▶ [KUTIPAN TEKS]
*****

Mohon tunggu...
Humaniora Artikel Utama

Harmoni Diawali dari Rumah

18 April 2015   13:12 Diperbarui: 17 Juni 2015   07:57 63
+
Laporkan Konten
Laporkan Akun
Kompasiana adalah platform blog. Konten ini menjadi tanggung jawab bloger dan tidak mewakili pandangan redaksi Kompas.
Lihat foto
Humaniora. Sumber ilustrasi: PEXELS/San Fermin Pamplona

Jakarta, bisa berubah - menjadi lebih ramah

Tempat Tinggal dan Keluarga

Berita kematian anak kost “plus-plus” di kawasan Tebet, cukup mengagetkan. Pertama menyangkut korban meninggal di kamar kostnya, kedua ternyata di kamar kost tersebut ia menjalani profesi “plus-plus”, ketiga rumah kost tersebut cukup mewah dan sangat berjarak dibanding rumah warga kebanyakan, ke empat “pelanggan” yang tertangkap dan mengaku sebagai pelaku adalah seorang pendidik atau pemberi les privat, ke lima pelaku sudah berkeluarga dan istrinya sedang hamil tua. Ada dua hal yang bersinggungan, yakni tempat tinggal sekaligus tempat kerja dan keluarga.

Terlepas dari kematian tersebut yang patut disayangkan, kebutuhan kenyamanan tempat tinggal dan dekat dengan tempat kerja sudah menjadi kebutuhan. Hal ini terutama mengingat masalah transportasi di Jakarta dan sekitarnya yang sudah sangat parah. Namun model rumah kost yang elitis menjadi sangat eksklusif dan jauh dari kehangatan ra mah tamah khas orang Indonesia. Bahkan pengurus RT di Tebet sudah angkat tangan karena interaksi antara pengurus pemukiman (RT) dengan pemukim selama ini hanya diwakili pengelola kost, dalam bentuk yang sangat minim, seperti sumbangan kegiatan hari-hari besar seperti 17 Agustusan belaka. Di satu sisi Ketua RT merasa harus memastikan kemananlingkunganya, tapi di sisi lain sosok rumah kost ekslusif tersebut bukan level pengurus RT lagi menurutnya.

Hal ini menimbulkan tanda Tanya besar bagi penulis, apakah karena rumahnya terlalu besar dan berpagar tinggi, atau karena sudah ada penjaga yang ditakuti oleh pengurus RT, atau pemilik rumah kost tersebut adalah aparat penegak hokum?, yang jelas keberadaan rumah kost tersebut sudah cukup lama. Yang patut disayangkan, kalau warga sekitar mahfum, keberadaan rumah kost tersebut sudah lama ditengarai dipakai aktivitas “esek-esek” (sebagian warga menjuluki rumah kost tersebut terletak di (maaf) “Vagina street”), mengapa tidak ada tindakan dari aparat penegak hokum? Atau setidaknya teguran dari atasanya Pengurus RT?

Hal kedua yang sudah disebut diatas ada singgungan masalah keluarga, masing-masing baik korban maupun pelaku sudah berkeluarga dan sama-sama memiliki anak kecil. Dengan terkuaknya kasus pembunuhan di kamar kost tersebut, terlihat adanya masalah keluarga pada kedua nya. Warga yang tinggal di kota besar dengan berjibun masalah, memang tidak lepas dari masalah keluarga, namun kali ini lebih karena factor pelaku (internal) dan situasi (eksternal) yang memberikan peluang.

*****

▶ [SOAL YANG DIBERIKAN]
Lanjutkan tulisan di atas tentang kasus rumah kost di Tebet, mulai tepat setelah kalimat terakhirnya.

*****

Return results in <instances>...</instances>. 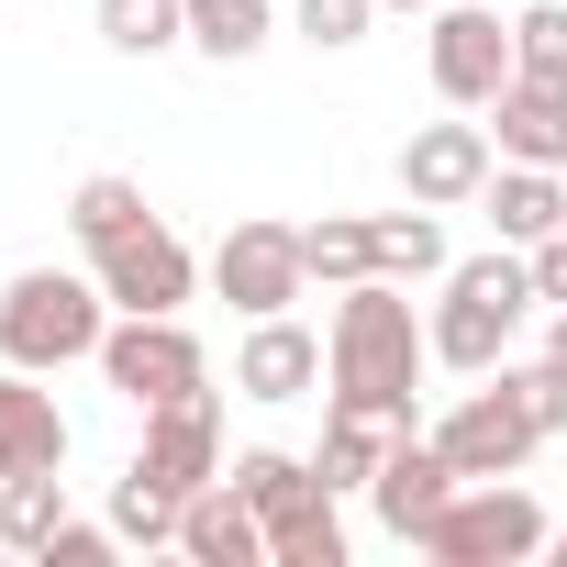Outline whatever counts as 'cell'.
I'll use <instances>...</instances> for the list:
<instances>
[{"label": "cell", "instance_id": "cell-9", "mask_svg": "<svg viewBox=\"0 0 567 567\" xmlns=\"http://www.w3.org/2000/svg\"><path fill=\"white\" fill-rule=\"evenodd\" d=\"M423 56H434L445 112H489V101H501V79H512V23H501V12H478V0H445Z\"/></svg>", "mask_w": 567, "mask_h": 567}, {"label": "cell", "instance_id": "cell-21", "mask_svg": "<svg viewBox=\"0 0 567 567\" xmlns=\"http://www.w3.org/2000/svg\"><path fill=\"white\" fill-rule=\"evenodd\" d=\"M56 523H68V478H56V467L0 478V545H12V556H45V545H56Z\"/></svg>", "mask_w": 567, "mask_h": 567}, {"label": "cell", "instance_id": "cell-5", "mask_svg": "<svg viewBox=\"0 0 567 567\" xmlns=\"http://www.w3.org/2000/svg\"><path fill=\"white\" fill-rule=\"evenodd\" d=\"M101 379H112L134 412H167V401L212 390V357H200V334H189L178 312H112V334H101Z\"/></svg>", "mask_w": 567, "mask_h": 567}, {"label": "cell", "instance_id": "cell-16", "mask_svg": "<svg viewBox=\"0 0 567 567\" xmlns=\"http://www.w3.org/2000/svg\"><path fill=\"white\" fill-rule=\"evenodd\" d=\"M412 423H390V412H368V401H323V445H312V478L346 501V489H368L379 467H390V445H401Z\"/></svg>", "mask_w": 567, "mask_h": 567}, {"label": "cell", "instance_id": "cell-25", "mask_svg": "<svg viewBox=\"0 0 567 567\" xmlns=\"http://www.w3.org/2000/svg\"><path fill=\"white\" fill-rule=\"evenodd\" d=\"M134 223H145V189H134V178H112V167H101V178H79V189H68V234H79L90 256H101L112 234H134Z\"/></svg>", "mask_w": 567, "mask_h": 567}, {"label": "cell", "instance_id": "cell-26", "mask_svg": "<svg viewBox=\"0 0 567 567\" xmlns=\"http://www.w3.org/2000/svg\"><path fill=\"white\" fill-rule=\"evenodd\" d=\"M512 68L567 79V0H523V12H512Z\"/></svg>", "mask_w": 567, "mask_h": 567}, {"label": "cell", "instance_id": "cell-18", "mask_svg": "<svg viewBox=\"0 0 567 567\" xmlns=\"http://www.w3.org/2000/svg\"><path fill=\"white\" fill-rule=\"evenodd\" d=\"M23 467H68V412L56 390H34V368H0V478Z\"/></svg>", "mask_w": 567, "mask_h": 567}, {"label": "cell", "instance_id": "cell-3", "mask_svg": "<svg viewBox=\"0 0 567 567\" xmlns=\"http://www.w3.org/2000/svg\"><path fill=\"white\" fill-rule=\"evenodd\" d=\"M101 334H112V290L90 267H23L12 290H0V368L56 379V368L101 357Z\"/></svg>", "mask_w": 567, "mask_h": 567}, {"label": "cell", "instance_id": "cell-20", "mask_svg": "<svg viewBox=\"0 0 567 567\" xmlns=\"http://www.w3.org/2000/svg\"><path fill=\"white\" fill-rule=\"evenodd\" d=\"M301 267L323 278V290L379 278V212H323V223H301Z\"/></svg>", "mask_w": 567, "mask_h": 567}, {"label": "cell", "instance_id": "cell-10", "mask_svg": "<svg viewBox=\"0 0 567 567\" xmlns=\"http://www.w3.org/2000/svg\"><path fill=\"white\" fill-rule=\"evenodd\" d=\"M489 167H501L489 123H412L401 134V200H423V212H467L489 189Z\"/></svg>", "mask_w": 567, "mask_h": 567}, {"label": "cell", "instance_id": "cell-14", "mask_svg": "<svg viewBox=\"0 0 567 567\" xmlns=\"http://www.w3.org/2000/svg\"><path fill=\"white\" fill-rule=\"evenodd\" d=\"M489 145H501V156H523V167H567V79L512 68V79H501V101H489Z\"/></svg>", "mask_w": 567, "mask_h": 567}, {"label": "cell", "instance_id": "cell-17", "mask_svg": "<svg viewBox=\"0 0 567 567\" xmlns=\"http://www.w3.org/2000/svg\"><path fill=\"white\" fill-rule=\"evenodd\" d=\"M478 212H489L501 245H545V234L567 223V167H523V156H501L489 189H478Z\"/></svg>", "mask_w": 567, "mask_h": 567}, {"label": "cell", "instance_id": "cell-31", "mask_svg": "<svg viewBox=\"0 0 567 567\" xmlns=\"http://www.w3.org/2000/svg\"><path fill=\"white\" fill-rule=\"evenodd\" d=\"M523 256H534V301L556 312V301H567V223H556L545 245H523Z\"/></svg>", "mask_w": 567, "mask_h": 567}, {"label": "cell", "instance_id": "cell-33", "mask_svg": "<svg viewBox=\"0 0 567 567\" xmlns=\"http://www.w3.org/2000/svg\"><path fill=\"white\" fill-rule=\"evenodd\" d=\"M379 12H445V0H379Z\"/></svg>", "mask_w": 567, "mask_h": 567}, {"label": "cell", "instance_id": "cell-8", "mask_svg": "<svg viewBox=\"0 0 567 567\" xmlns=\"http://www.w3.org/2000/svg\"><path fill=\"white\" fill-rule=\"evenodd\" d=\"M223 467H234V456H223V401H212V390H189V401L145 412V445H134V478H145V489L189 501V489H212Z\"/></svg>", "mask_w": 567, "mask_h": 567}, {"label": "cell", "instance_id": "cell-15", "mask_svg": "<svg viewBox=\"0 0 567 567\" xmlns=\"http://www.w3.org/2000/svg\"><path fill=\"white\" fill-rule=\"evenodd\" d=\"M178 556H189V567H267V523H256V501H245L234 478L189 489V512H178Z\"/></svg>", "mask_w": 567, "mask_h": 567}, {"label": "cell", "instance_id": "cell-19", "mask_svg": "<svg viewBox=\"0 0 567 567\" xmlns=\"http://www.w3.org/2000/svg\"><path fill=\"white\" fill-rule=\"evenodd\" d=\"M223 478H234V489L256 501V523H267V534H278V523H301V512L323 501V478H312V456H278V445H245V456H234Z\"/></svg>", "mask_w": 567, "mask_h": 567}, {"label": "cell", "instance_id": "cell-6", "mask_svg": "<svg viewBox=\"0 0 567 567\" xmlns=\"http://www.w3.org/2000/svg\"><path fill=\"white\" fill-rule=\"evenodd\" d=\"M212 290H223L245 323L290 312V301L312 290V267H301V223H267V212H245V223L212 245Z\"/></svg>", "mask_w": 567, "mask_h": 567}, {"label": "cell", "instance_id": "cell-27", "mask_svg": "<svg viewBox=\"0 0 567 567\" xmlns=\"http://www.w3.org/2000/svg\"><path fill=\"white\" fill-rule=\"evenodd\" d=\"M178 512H189V501H167V489H145V478L123 467V489H112V534H123V545H178Z\"/></svg>", "mask_w": 567, "mask_h": 567}, {"label": "cell", "instance_id": "cell-30", "mask_svg": "<svg viewBox=\"0 0 567 567\" xmlns=\"http://www.w3.org/2000/svg\"><path fill=\"white\" fill-rule=\"evenodd\" d=\"M112 545H123L112 523H79V512H68V523H56V545H45V567H101Z\"/></svg>", "mask_w": 567, "mask_h": 567}, {"label": "cell", "instance_id": "cell-4", "mask_svg": "<svg viewBox=\"0 0 567 567\" xmlns=\"http://www.w3.org/2000/svg\"><path fill=\"white\" fill-rule=\"evenodd\" d=\"M545 501L534 489H512V478H467L445 512H434V534H423V556L434 567H523V556H545Z\"/></svg>", "mask_w": 567, "mask_h": 567}, {"label": "cell", "instance_id": "cell-2", "mask_svg": "<svg viewBox=\"0 0 567 567\" xmlns=\"http://www.w3.org/2000/svg\"><path fill=\"white\" fill-rule=\"evenodd\" d=\"M434 290H445V301L423 312V334H434V368H456V379H489V368L512 357V334L545 312V301H534V256H523V245L456 256Z\"/></svg>", "mask_w": 567, "mask_h": 567}, {"label": "cell", "instance_id": "cell-24", "mask_svg": "<svg viewBox=\"0 0 567 567\" xmlns=\"http://www.w3.org/2000/svg\"><path fill=\"white\" fill-rule=\"evenodd\" d=\"M267 34H278V0H189V45L212 68H245Z\"/></svg>", "mask_w": 567, "mask_h": 567}, {"label": "cell", "instance_id": "cell-29", "mask_svg": "<svg viewBox=\"0 0 567 567\" xmlns=\"http://www.w3.org/2000/svg\"><path fill=\"white\" fill-rule=\"evenodd\" d=\"M290 23H301V45H323V56H334V45H368V23H379V0H301Z\"/></svg>", "mask_w": 567, "mask_h": 567}, {"label": "cell", "instance_id": "cell-11", "mask_svg": "<svg viewBox=\"0 0 567 567\" xmlns=\"http://www.w3.org/2000/svg\"><path fill=\"white\" fill-rule=\"evenodd\" d=\"M434 445L456 456V478H512V467H523V456H534L545 434H534V412H523V401H512V390L489 379V390H467V401H456V412L434 423Z\"/></svg>", "mask_w": 567, "mask_h": 567}, {"label": "cell", "instance_id": "cell-34", "mask_svg": "<svg viewBox=\"0 0 567 567\" xmlns=\"http://www.w3.org/2000/svg\"><path fill=\"white\" fill-rule=\"evenodd\" d=\"M545 556H556V567H567V523H556V534H545Z\"/></svg>", "mask_w": 567, "mask_h": 567}, {"label": "cell", "instance_id": "cell-12", "mask_svg": "<svg viewBox=\"0 0 567 567\" xmlns=\"http://www.w3.org/2000/svg\"><path fill=\"white\" fill-rule=\"evenodd\" d=\"M456 489H467V478H456V456H445V445H434V434L412 423V434L390 445V467L368 478V512H379V523H390L401 545H423V534H434V512H445Z\"/></svg>", "mask_w": 567, "mask_h": 567}, {"label": "cell", "instance_id": "cell-13", "mask_svg": "<svg viewBox=\"0 0 567 567\" xmlns=\"http://www.w3.org/2000/svg\"><path fill=\"white\" fill-rule=\"evenodd\" d=\"M234 390H245V401H312V390H323V334L290 323V312L245 323V346H234Z\"/></svg>", "mask_w": 567, "mask_h": 567}, {"label": "cell", "instance_id": "cell-23", "mask_svg": "<svg viewBox=\"0 0 567 567\" xmlns=\"http://www.w3.org/2000/svg\"><path fill=\"white\" fill-rule=\"evenodd\" d=\"M90 23L112 56H167V45H189V0H90Z\"/></svg>", "mask_w": 567, "mask_h": 567}, {"label": "cell", "instance_id": "cell-28", "mask_svg": "<svg viewBox=\"0 0 567 567\" xmlns=\"http://www.w3.org/2000/svg\"><path fill=\"white\" fill-rule=\"evenodd\" d=\"M489 379H501V390H512V401H523V412H534V434H545V445H556V434H567V379H556V368H545V357H523V368H512V357H501V368H489Z\"/></svg>", "mask_w": 567, "mask_h": 567}, {"label": "cell", "instance_id": "cell-7", "mask_svg": "<svg viewBox=\"0 0 567 567\" xmlns=\"http://www.w3.org/2000/svg\"><path fill=\"white\" fill-rule=\"evenodd\" d=\"M90 278L112 290V312H189V290H200V256L145 212L134 234H112L101 256H90Z\"/></svg>", "mask_w": 567, "mask_h": 567}, {"label": "cell", "instance_id": "cell-1", "mask_svg": "<svg viewBox=\"0 0 567 567\" xmlns=\"http://www.w3.org/2000/svg\"><path fill=\"white\" fill-rule=\"evenodd\" d=\"M423 368H434V334H423V312H412L401 278H357V290H334V323H323V379H334V401H368V412L412 423Z\"/></svg>", "mask_w": 567, "mask_h": 567}, {"label": "cell", "instance_id": "cell-22", "mask_svg": "<svg viewBox=\"0 0 567 567\" xmlns=\"http://www.w3.org/2000/svg\"><path fill=\"white\" fill-rule=\"evenodd\" d=\"M456 267V245H445V212H379V278H401V290H412V278H445Z\"/></svg>", "mask_w": 567, "mask_h": 567}, {"label": "cell", "instance_id": "cell-32", "mask_svg": "<svg viewBox=\"0 0 567 567\" xmlns=\"http://www.w3.org/2000/svg\"><path fill=\"white\" fill-rule=\"evenodd\" d=\"M545 368H556V379H567V301H556V312H545Z\"/></svg>", "mask_w": 567, "mask_h": 567}]
</instances>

*****

▶ [HASIL LATIHAN INI]
Penegakan Aturan

Wakil Gubernur DKI Jakarta Djarot Saiful Hidayat langsung merespon dengan memerintahkan jajaranya, melalui Walikota Jakarta Selatan, Syamsuddin Noor, mengumpulkan para Camat dan Lurah, akan melakukan penertiban rumah-rumah Kost di kawasanya. Bahkan Gubernur “Ahok” Basuki Purnama yang terkenal lantang, langsung akan menutup rumah kost “esek-esek”.

Selain memberikan pembinaan, peringatan, bahkan penutupan rumah kost yang terbukti melanggar Perda, kedepan rencanya akan diberlakukan pencatatan tamu wajib lapor 1x 24 jam bagi para temu di rumah kost, dilakukan pemeriksaan KTP, pengumpulan foto copy KTP yang masih berlaku, dan berbagai bentuk seperti surat keterangan kerja demi meminimalisir kegiatan prostitusi maupun aksi terorisme khususnya di pemukiman.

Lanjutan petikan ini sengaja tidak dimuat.